→ LIST OF TASKS
• a. From the passage on the Pula amphitheater, transcribe the part starting with "The amphitheater at Pula differs" and going on through "filled with rainwater.".
• b. According to the passage on the Pula amphitheater, when did archaeological explorations of the amphitheater begin?

→ SUPPLIED PASSAGE
-------------------------

The amphitheater at Pula differs from the rest in that it features four rectangular towers that had been included into the outer wall mantle. Each of them housed an auxiliary wooden staircase used to climb to the top and to the water reservoirs, and besides, the towers increased the stability of the wall mantle and strengthened the structure on the whole. The towers were covered with a slanting roof made of ceramic slabs and roof tiles resting on a structure of wooden beams. At the top of each tower were two separate water reservoirs that were filled with rainwater.

Gladiator fights and hunting spectacles were held at the amphitheater. The spectators did not have to pay an entrance fee; however, there was a rigid seating scheme in the amphitheater, which mirrored in detail the existing social hierarchy regarding wealth and prominence. Public legal proceedings were also held in the fighting ring, and the ad bestias punishment was executed there, intended for murderers, bandits and mutineers who did not enjoy Roman civic rights, it consisted of unarmed or poorly armed convicts being brought to the beasts. Members of the Christian community were tortured in amphitheaters in many cruel ways, resulting in a massive development of the cult of martyr saints. A historical tale about the martyrdom of St. Germanus is linked with the amphitheater at Pula, who later became the patron saint of Pula.

After spectacles involving gladiators were outlawed at the beginning of the 5th century, the amphitheater was left to dilapidate, and it was perceived as a valuable source of readymade building material, though always remaining a public property. The amphitheater has for centuries attracted the interest of travel writers, artists and architects. Drawings of the amphitheater are to be found in works dealing with architecture, written by some of the most distinguished authors such as Sebastiano Serlio, Andrea Palladio, Antoine De Ville and Thomas Allason. The amphitheater adorned panoramas of Pula, geographical maps as well as numerous albums of drawings depicting antique monuments and other sights, which were drawn by artists such as Giovanni Battista Piranesi, Jacob Spon and George Wheler, Robert and James Adam, Charles Louis Clerisseau, Louis François Cassas and August Tischbein. Archaeological explorations of the amphitheater have started in the middle of the 18th century, works on its conservation and restoration are still continuing to the present day.

-------------------------

→ DATA EXCERPT
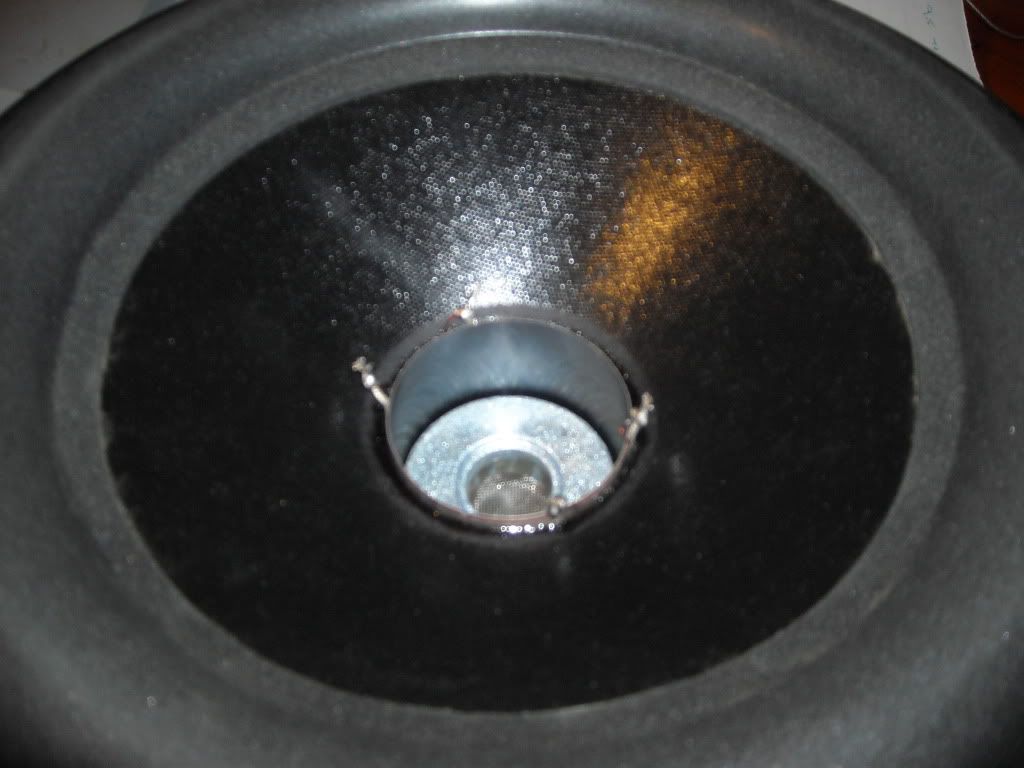 mtx8000 subwoofer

-------------------------

→ TASK-BY-TASK SOLUTIONS
• a.
The amphitheater at Pula differs from the rest in that it features four rectangular towers that had been included into the outer wall mantle. Each of them housed an auxiliary wooden staircase used to climb to the top and to the water reservoirs, and besides, the towers increased the stability of the wall mantle and strengthened the structure on the whole. The towers were covered with a slanting roof made of ceramic slabs and roof tiles resting on a structure of wooden beams. At the top of each tower were two separate water reservoirs that were filled with rainwater.

• b. They began in the middle of the 18th century.